The AP has an interesting story this morning, "Late Senator Figures in 2008 Presidential Furor" (see here).

As most of you know, Bush recently mentioned a U.S. Senator during World War II who thought everything would be all right if he could just talk to Hitler. And Bush was associating that appeasement with people today who want to talk to Iran (hint, hint, Barack Obama).

Well, the Senator's name was William Borah of Idaho, a maverick Republican who had an isolationist stance to world affairs, opposed Herbert Hoover for President, and supported some of FDR's big government social programs.

What struck me was that some historians questioned Bush's right to draw analogies from history. One Idaho historian, Adam Sowards, states: "Trying to draw analogies from the past is something used a lot by political candidates...There's a common saying, 'History always repeats itself...Historians don't like that saying, because the context is always changing. It's never the exact same situation."

And, in its characteristically neutral, detached, "just the facts, maam" manner, the AP says: "[M]aking Borah and his 1939 comments the poster child for foolhardy Nazi appeasement, then connecting the dots to the current presidential race, is a dicey intellectual proposition."

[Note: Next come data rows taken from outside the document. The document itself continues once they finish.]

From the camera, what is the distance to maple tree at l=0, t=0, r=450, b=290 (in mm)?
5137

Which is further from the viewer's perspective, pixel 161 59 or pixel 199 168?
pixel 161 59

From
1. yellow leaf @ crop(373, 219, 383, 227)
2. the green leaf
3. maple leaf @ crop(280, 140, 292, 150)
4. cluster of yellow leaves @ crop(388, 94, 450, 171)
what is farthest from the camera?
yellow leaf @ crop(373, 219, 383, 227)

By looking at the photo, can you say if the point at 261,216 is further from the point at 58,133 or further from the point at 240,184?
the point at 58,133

You know, I rarely hear those sorts of things said when the Democrats appeal to history. "We can't have a complete laissez faire economy, because Harding and Coolidge and Hoover did that, and it got us into the Great Depression." Or "The Iraq War is just like Vietnam." Those are just accepted as facts. But when Bush draws a historical analogy, we're supposed to see it as an intellectual blunder.

Not that I don't see Sowards' point. We can't just appeal to the past. We have to point to current evidence that Iran is a danger. And NPR has a good story on that President of Iran, whose name I can't remember or spell (see Writer Kasra Naji on Ahmadinejad's 'Secret History'). He's not a guy we want to have nuclear weapons! And he makes some of his own judgments on Nazi Germany.